Vanya (#7) was the only member seemingly without powers on the show. She’s been isolated from her siblings her entire life, kept under close eye to Hargreeves, yet never allowed to participate. As a result, she wrote a scathing book about her experiences with her family.
Gerard Way is no stranger to storytelling. ‘I Brought You My Bullets, You Brought Me Your Love’ was one of my favorite albums as a teen, largely in part of the vampire adaptive storyline.
I’m not ashamed to admit that I loved My Chemical Romance and have been a fan of Gerard Way, longer than I care to admit. Umbrella Academy is filled with a style reminiscent of the Black Parade days. It’s weird and eccentric and very in your face bizarre.
It also takes inspiration from other comics, Doom Patrol being the most obvious. Likewise, Diego is definitely a take on a Batman acolyte sort of persona, and Vanya’s storyline is very similar to The Dark Phoenix saga.
It’s fascinating to watch, yet showcases a problem I’ve had with Umbrella academy since its beginning: the series is utterly aimless. It would seemingly introduce elements for the sake of seeming hip like strange orchestral death cults or a zombie driven Eifel Tower Space Ship, yet did not have an organic fit for these things into the story.
However, much of this style was also omitted from the tv series because it lacked context. Umbrella Academy is a comic about style over substance. And while the show’s iteration is definitely more cohesive, I still think it lacks a sense of direction moving forward.

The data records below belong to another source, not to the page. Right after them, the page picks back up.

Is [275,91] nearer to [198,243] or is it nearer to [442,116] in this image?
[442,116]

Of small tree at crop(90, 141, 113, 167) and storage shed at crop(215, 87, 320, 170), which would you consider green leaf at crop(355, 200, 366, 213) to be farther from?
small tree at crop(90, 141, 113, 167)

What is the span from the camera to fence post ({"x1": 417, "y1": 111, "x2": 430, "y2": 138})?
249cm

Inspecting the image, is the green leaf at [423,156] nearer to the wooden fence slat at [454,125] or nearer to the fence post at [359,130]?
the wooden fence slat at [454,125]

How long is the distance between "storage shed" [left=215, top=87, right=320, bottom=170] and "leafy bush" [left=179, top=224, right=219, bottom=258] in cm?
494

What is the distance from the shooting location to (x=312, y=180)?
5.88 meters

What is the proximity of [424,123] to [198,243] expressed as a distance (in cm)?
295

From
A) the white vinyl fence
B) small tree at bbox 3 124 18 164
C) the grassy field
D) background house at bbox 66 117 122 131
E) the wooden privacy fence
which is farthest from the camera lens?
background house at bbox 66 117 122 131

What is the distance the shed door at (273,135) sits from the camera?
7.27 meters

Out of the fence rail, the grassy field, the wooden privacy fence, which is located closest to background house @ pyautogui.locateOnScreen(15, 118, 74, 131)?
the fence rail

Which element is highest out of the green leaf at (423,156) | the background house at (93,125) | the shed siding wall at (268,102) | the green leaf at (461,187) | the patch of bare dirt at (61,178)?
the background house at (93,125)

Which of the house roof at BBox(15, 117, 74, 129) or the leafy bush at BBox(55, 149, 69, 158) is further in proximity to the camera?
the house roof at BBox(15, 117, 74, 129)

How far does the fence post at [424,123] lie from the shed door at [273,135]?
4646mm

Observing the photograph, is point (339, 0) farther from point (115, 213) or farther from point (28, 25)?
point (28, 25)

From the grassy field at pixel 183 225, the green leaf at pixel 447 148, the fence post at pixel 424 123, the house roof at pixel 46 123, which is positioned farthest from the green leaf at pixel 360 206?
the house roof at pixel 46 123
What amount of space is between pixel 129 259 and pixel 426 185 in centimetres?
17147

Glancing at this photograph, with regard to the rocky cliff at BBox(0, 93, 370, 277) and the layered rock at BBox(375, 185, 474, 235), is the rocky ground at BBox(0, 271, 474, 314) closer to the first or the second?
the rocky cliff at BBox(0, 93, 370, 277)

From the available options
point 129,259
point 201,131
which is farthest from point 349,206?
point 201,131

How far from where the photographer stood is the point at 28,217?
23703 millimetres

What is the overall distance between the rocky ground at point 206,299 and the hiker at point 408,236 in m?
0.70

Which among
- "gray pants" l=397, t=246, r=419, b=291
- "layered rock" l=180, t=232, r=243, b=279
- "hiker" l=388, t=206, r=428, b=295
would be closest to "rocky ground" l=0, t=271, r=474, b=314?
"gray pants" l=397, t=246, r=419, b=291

By the end of the season, I couldn’t help but question what we had accomplished besides taking the viewers along for a wild ride. Like a concert, the series is great for being loud and making momentous statements, with personal story arcs within these in-between moments of rest – yet to what purpose, is a different story.
This isn’t a straightforward TV series. It’s more along the lines of AMC’s Preacher, if you’re into character piece narratives with a plot that doesn’t actually matter. The real story is about the family. The organizations, time travel, and end of the world? Actually, don’t really matter… nor do they make a whole lot of sense moving forward.
Showrunner, Steve Blackman, known from such hits as Altered Carbon, Fargo, and Legion, is a large reason why the adaptation has gone well. Even the musical influence, which I’d assumed had been Gerard Way, were also choices made by Blackman. Though he’s done a great job adapting the material I can see a wall on the horizon soon.
I think the problems of the series are best showcased in the reception to the shows season finale and how it differs from the comic books. It’s not the best episode, however, I think it highlights the show’s biggest shortcoming: that there is no real plan for Gerard Way’s eight-volume series.
Let me also throw this out there: the first issue of Umbrella Academy came out in 2007. The first issue of the third volume just came out in October of 2018. It’s been one season, but The Umbrella Academy has already adopted the first two volumes between Vanya’s saga and Number Five’s story with the organization. The only real written material left… is in this year’s volume three. And while there is an outline moving forward, there’s a universal difference between working with an actual script/produced comic versus dealing with a loosely adapted outline/treatment.
This is not to detract from the series. But there was always that bothered me when Umbrella Academy got the greenlight for the series. It’s a rather incomplete story for an adaption, and we’re already starting to hit Game Of Thrones season eight territory… where we’re almost out of material.